Amazing amazing amazing. That is all.


22 April 2011

Procrastination Station...Come on in...

I'm attempting to write a book review for a class tomorrow. I'm about 1/5 of the way through and I have no motivation to finish. I will finish, I'm just going to do a bunch of other things first. I need to make more iced tea as I seem to have run out. I need to dust the spare room. The carpet guys were here today to replace the padding you see, and now it's dusty in there. Oh, I should also fold the laundry sitting in the dryer. I need to do another load this weekend and I'll need a free dryer for that. I could also wipe down the kitchen counters, sink, and stove. I already swept the floors.

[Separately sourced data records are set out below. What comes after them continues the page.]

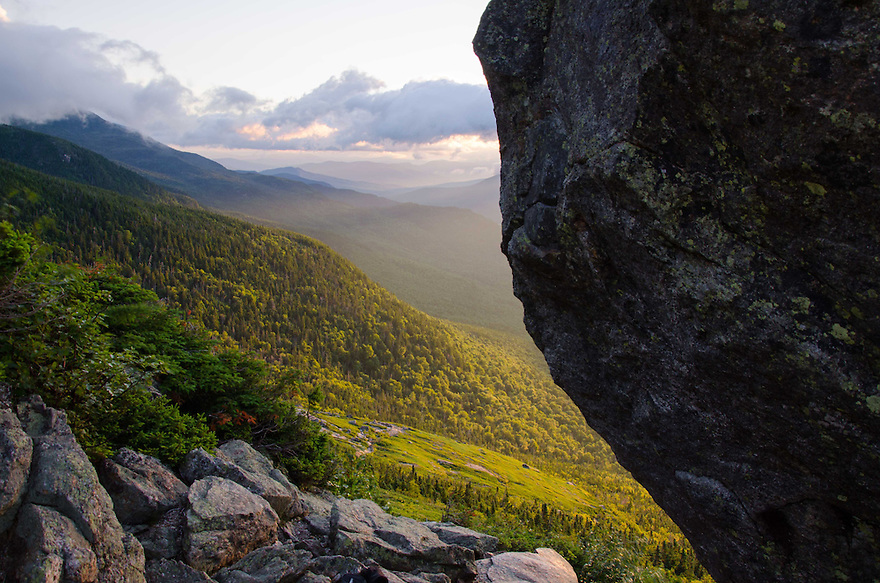 The landscape beyond the rock gets a dose of golden light on the Glen Boulder Trail, in New Hampshires White Mountains.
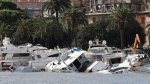 Boats are washed ashore, a day after a storm, in Rapallo, northern Italy, Tuesday, Oct. 30, 2018. At least nine people have been killed over two days in Italy as heavy rains and high winds buffet much of the country. (AP Photo/Antonio Calanni)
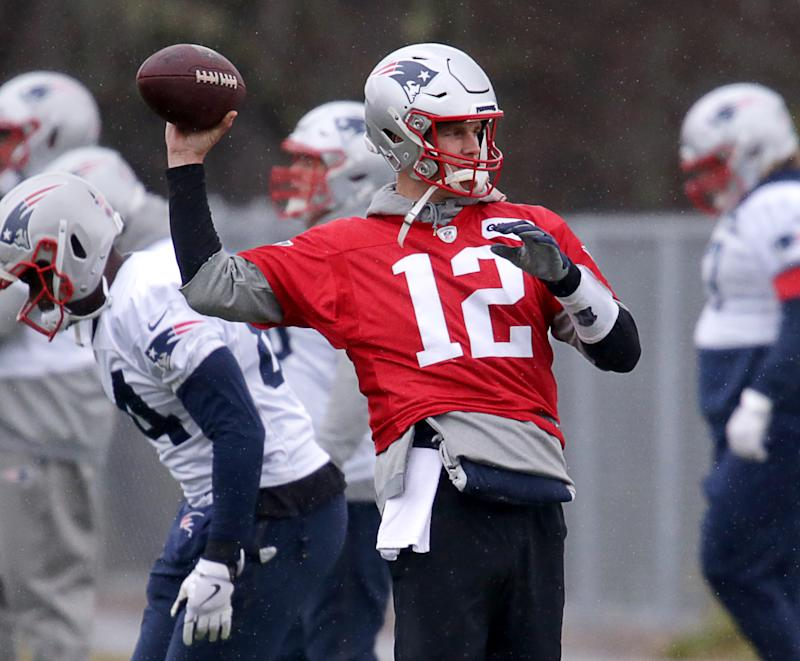 New England Patriots quarterback Tom Brady, shown here at practice on Wednesday, was added to the team's injury report on Friday. (Jonathan Wiggs/Globe Staff/Getty Images)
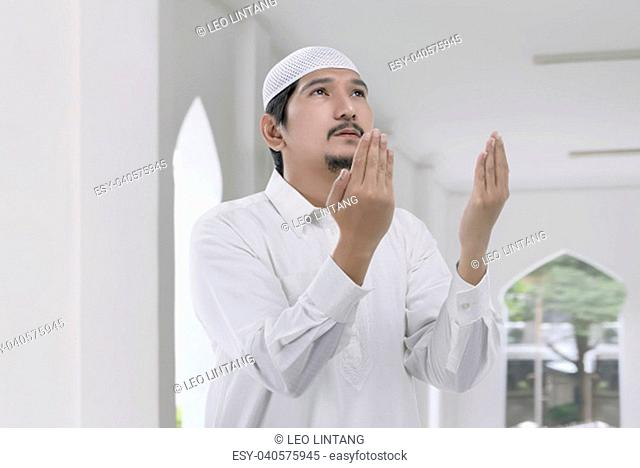 Religious asian muslim man with white cap praying on the mosque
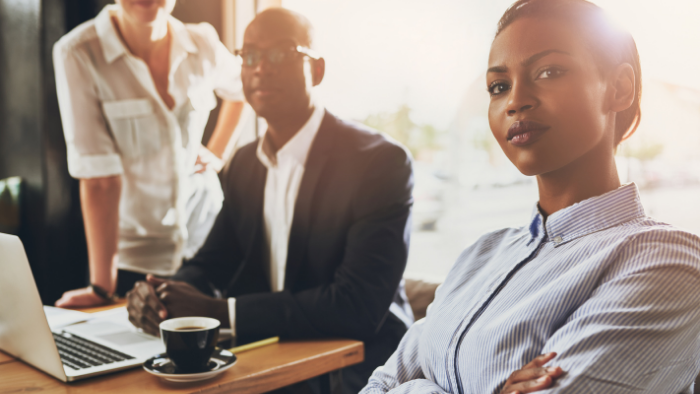 a group of business people sitting on a table, Must-Read Guide to Business Insurance, JAISIN Insurance Solutions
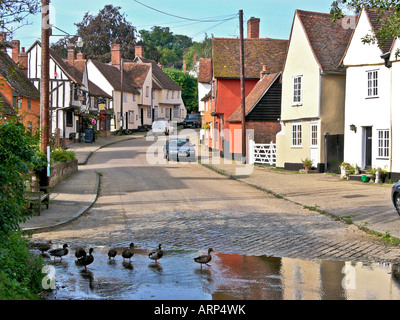 Ducks crossing the road via the ford in Kersey Suffolk England UK EU - Stock Photo
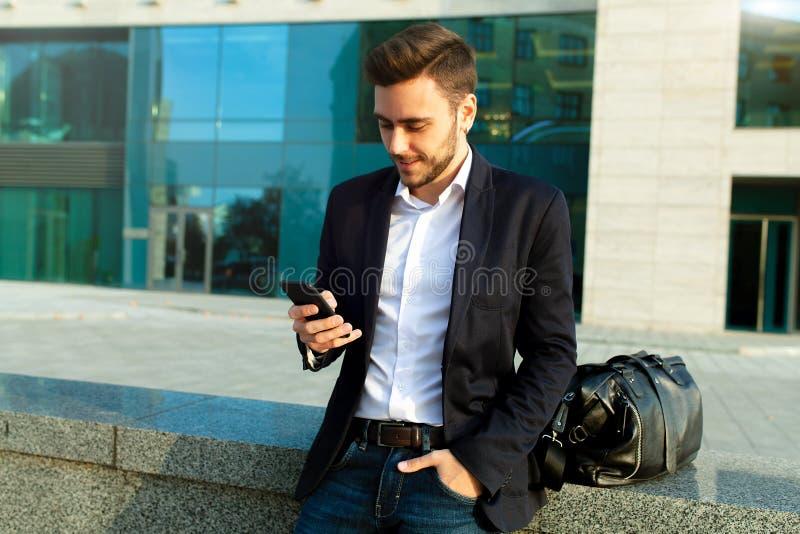 使用巧妙的电话的年轻都市专业人 拿着流动智能手机的商人使用app短信的sms消息佩带的夹克 库存照片
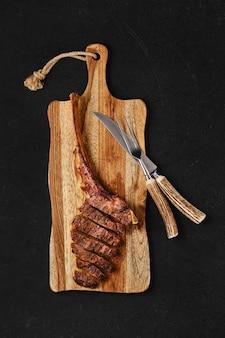 Tomahawk-steak in scheiben geschnitten auf holzbrett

I also cruised craigslist to see what apartments are available in Boston. Wishing very much lately that I was there rather than here. I think it's a sign. The Passion of the Christ was on. I really wanted to watch that as I've never seen it. I know, I know, I know. But I saw that the station was playing it again later, so I set my dvr to record it. I'll watch it tomorrow night. I could very easily have sat down and watched tonight though. In the end, I suppose I'll just make the iced tea and get back to writing the book review. The review is supposed to be no longer than 1200 words, so it's not like I have pages of writing ahead of me. Time to buckle down and get it done. Then I believe I will treat myself to a very much deserved glass of wine or maybe whiskey. I'm thinking it's a whiskey kind of night.

17 April 2011

Sunday Day Book

Outside my window ...clear blue skies and 62 degrees

I am thinking … that the semester is almost over - thank goodness

I am thankful for ...gorgeous spring weather. Last week was a little rocky.

I am reading Women's Ways of Knowing. It's for a class. My last major read for the semester.

I am hoping …for the next 4 weeks to fly by - Bahamas here I come!

On my mind ...I need to recommit to the weight loss. I've only been half-hearted about it really and I need to focus.

I'm learning … to not sweat the small stuff

Noticing that ... it may be time to purge my closet again

From the kitchen …not much. I've had a request for cupcakes for Easter so I'll probably bake this week.

Around the house …laundry is going and dishwasher is running.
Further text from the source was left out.